- _TASK REQUIREMENTS_:
Answer these questions from the passage on Syria below.
1. Whose veto would continued diplomacy run into?
2. Which three countries armed the Afghan rebels in the 1980s?
3. How many fighters did Hezbollah deploy to shift the war in Assad's favor?

- _DOCUMENT_:
────────────────────────────────────────

I started referring to Syria as a “wicked problem,” a term used by planning experts to describe particularly complex challenges that confound standard solutions and approaches. Wicked problems rarely have a right answer; in fact, part of what makes them wicked is that every option appears worse than the next. Increasingly that’s how Syria appeared. Do nothing, and a humanitarian disaster envelops the region. Intervene militarily, and risk opening Pandora’s box and wading into another quagmire, like Iraq. Send aid to the rebels, and watch it end up in the hands of extremists. Continue with diplomacy, and run head-first into a Russian veto. None of these approaches offered much hope of success. But we had to keep at it.
As it became clear that the Geneva effort was stalemated, I and others on the Obama national security team began exploring what it would take to stand up a carefully vetted and trained force of moderate Syrian rebels who could be trusted with American weapons. There are real risks to such an approach. In the 1980s, the United States, Saudi Arabia, and Pakistan armed Afghan rebels called mujahideen who helped end the Soviet occupation of their country. Some of those fighters, including Osama bin Laden, went on to form al Qaeda and turned their sights on targets in the West. Nobody wanted a repeat of that scenario.
But if rebels could be vetted and trained effectively, it would be helpful in a number of ways. First, even a relatively small group might be able to give a big psychological boost to the opposition and convince Assad’s backers to consider a political solution. Hezbollah gave credence to this view on the other side, when they helped shift the war in Assad’s favor by deploying only a few thousand hard-core fighters.
Second, and more immediately, our action—or inaction—had consequences for our relationships with our regional partners. It wasn’t a secret that various Arab states and individuals were sending arms into Syria. But the flow of weapons was poorly coordinated, with different countries sponsoring different and sometimes competing armed groups. And a troubling amount of matériel was finding its way to extremists. Because the United States was not part of this effort, we had less leverage to corral and coordinate the arms traffic. I had heard this firsthand in difficult conversations around the Gulf. If, however, America was willing finally to get in the game, we could be much more effective in isolating the extremists and empowering the moderates inside Syria.

────────────────────────────────────────

- _RECORD EXTRACTS_:

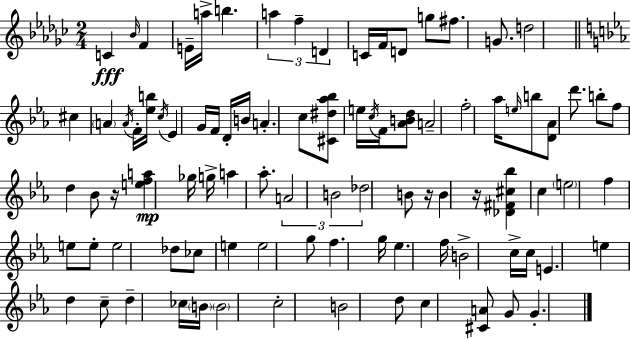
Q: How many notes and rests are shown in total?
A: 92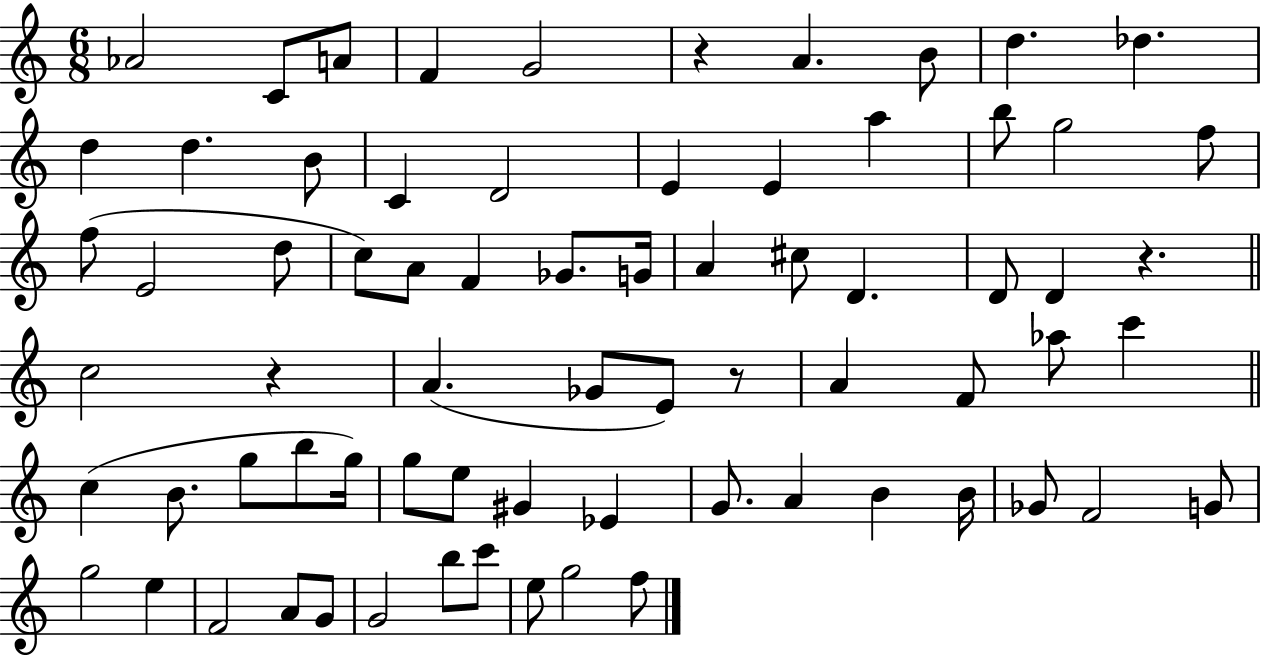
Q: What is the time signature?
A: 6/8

────────────────────────────────────────

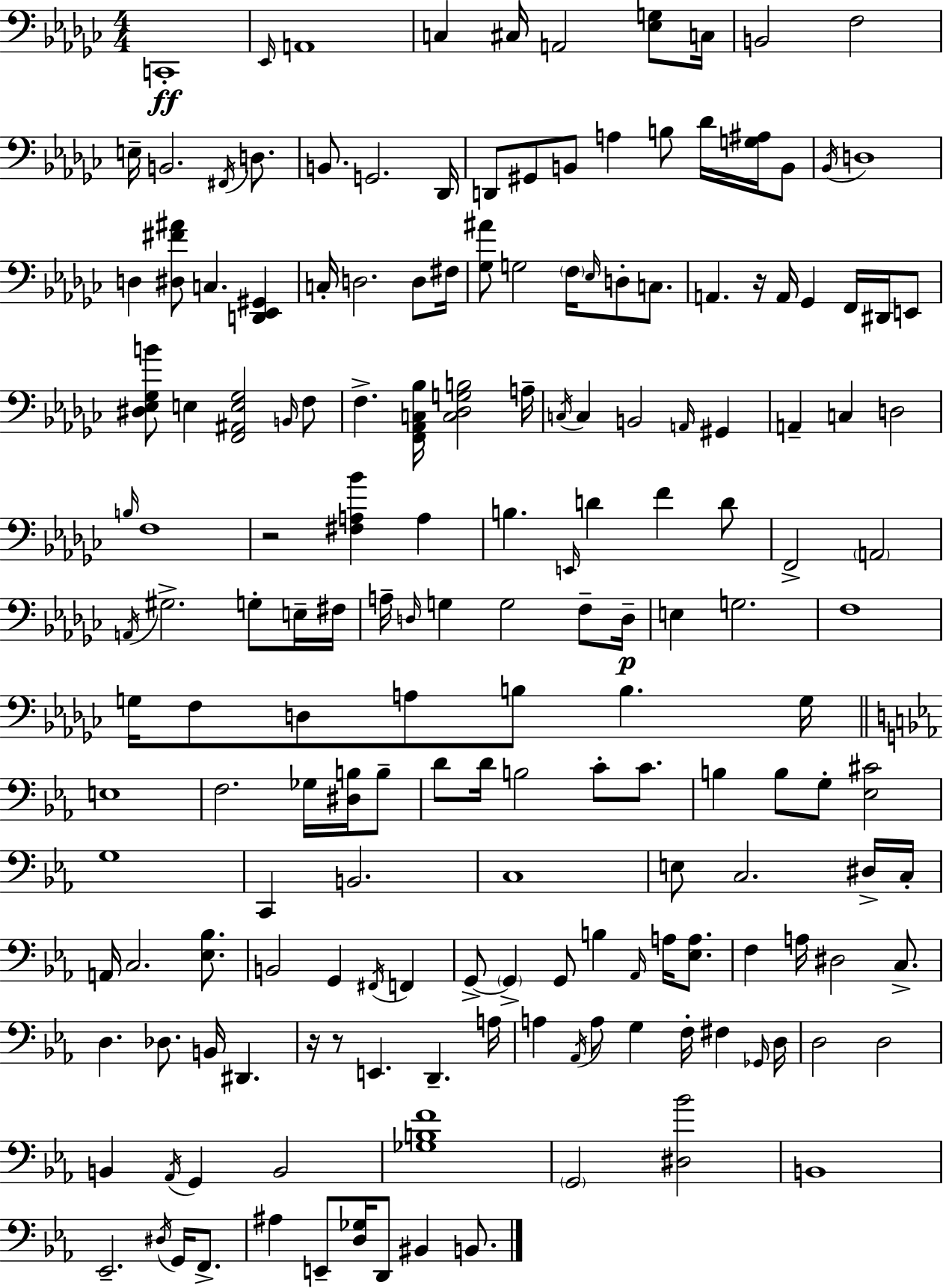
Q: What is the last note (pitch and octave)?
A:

────────────────────────────────────────

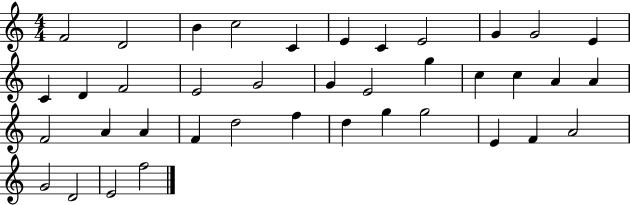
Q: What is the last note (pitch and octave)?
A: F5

────────────────────────────────────────

- _RESPONSE FOR THIS EXERCISE_:
1. A Russian veto.
2. The United States, Saudi Arabia, and Pakistan.
3. Only a few thousand hard-core fighters.